According to GameInformer's sources, Amazon may be preparing to launch an Android gaming console with its own controller by Black Friday this year. If this is true, that's pretty surprising, but it actually makes some sense for Amazon to make one.
Amazon has been trying a lot of things lately, and if even small companies like OUYA can make an Android-based gaming console, why couldn't Amazon do it, too? But just because they can do it, doesn't mean they should. However, Amazon can have some pretty good reasons why they should build their own console.
Amazon has the world's largest e-commerce website, and a lot of "normal" customers visit it. They could take advantage of this type of customer base, by promoting to them an affordable gaming console that also has very cheap and fun games, compared to the PS4 and Xbox One, which are targeted more at "hardcore gamers", and not only do they have to buy games that cost $60 each, but they also have to pay $60 or so per year to play online with their friends.
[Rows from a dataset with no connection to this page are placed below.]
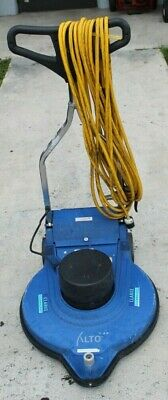 Clarke HI Speed Alto US1500 Floor Buffer/Polisher Foldable 19""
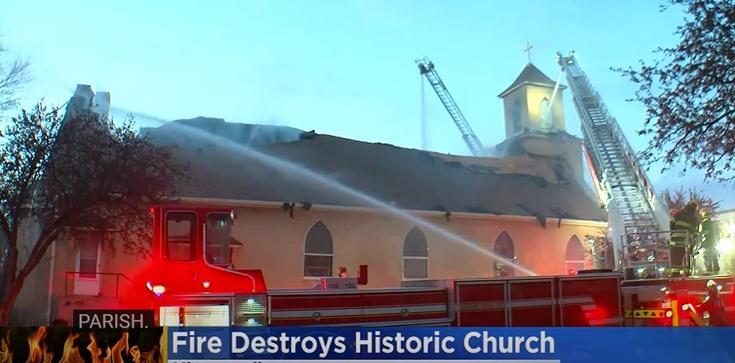 [Wideo] Minneapolis. Czy aktywiści BLM podpalili zabytkowy katolicki kościół? - zdjęcie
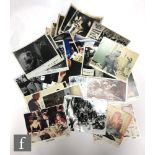 A collection of 8 x 10 film lobby cards, to include full and part sets, titles include The Ten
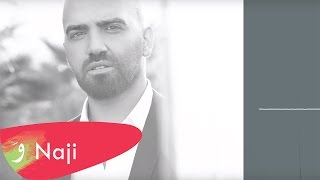 Naji Osta - Ya Tofl Zghir [Official Lyric Video] (2015) / ناجي أسطا - يا طفل صغير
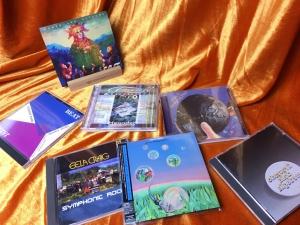 3月20日、146枚の中古CDが入荷しました!メキシコの雄CASTによる17年作をピックアップ☆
Even if the specs themselves and the cost of these consoles weren't as high, the fact that the games and the service itself costs this much means nobody except the most hardcore players will want one.
Amazon, just like OUYA, and soon Google, too, wants to play a different game here, and attract casual gamers that don't want to spend a lot on a console, and more importantly, they don't want to spend a lot on games either.
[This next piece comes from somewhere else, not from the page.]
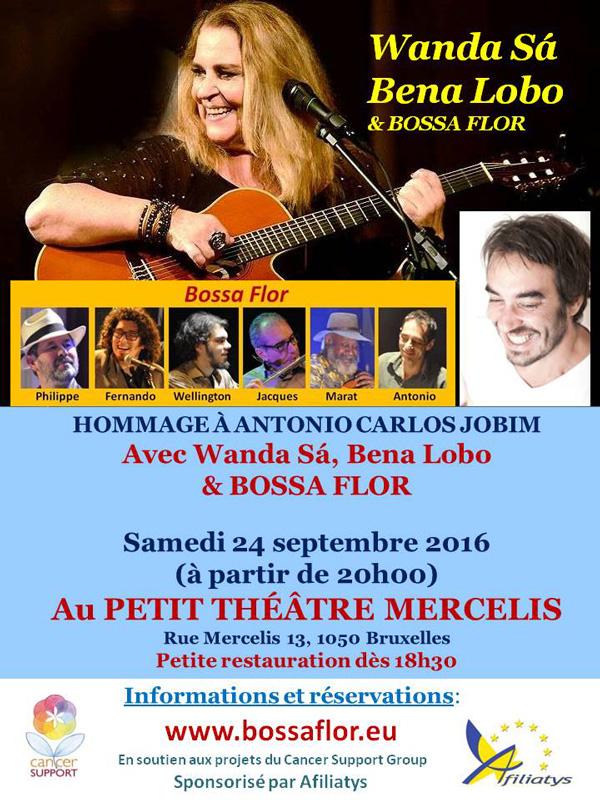 Samba De Amigo Music Extended Essay - image 9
But what can we expect from such a console? Although I'm hoping the Google one will use the best mobile processor in the market that's available, so they can really push the quality of games in the Android ecosystem, which may end up costing $200 or so, I expect Amazon to focus more on the lower-price aspect, and probably release one for $99, with no profit for Amazon, just like for its Kindle Fire tablets.
That doesn't necessarily mean it won't have a pretty powerful chip, too. I doubt Amazon would make the same mistake as OUYA and release it with a chip from late 2011 (that's when Tegra 3 first appeared). I don't know if they'll be using Snapdragon 800, but there's a small possibility that could happen, too, considering the same chip is rumored to appear in the next-gen Kindle Fire tablet. If they used the same one, it would be easier for Amazon to code for both products, and they could also tell developers that the same games that will work on the console will work on the new tablet, too, so they'll have a bigger market to address (and of course the whole "regular" Android market).
As a typical Android user, I'd prefer sticking with Google's own Android ecosystem, but I'm glad Amazon is doing this, too, because they're just one more big player pushing quality games to Android, through this type of Android-based consoles. But Amazon should do pretty well with its own closed ecosystem and console, because most of their customers should be normal people buying stuff from their own store.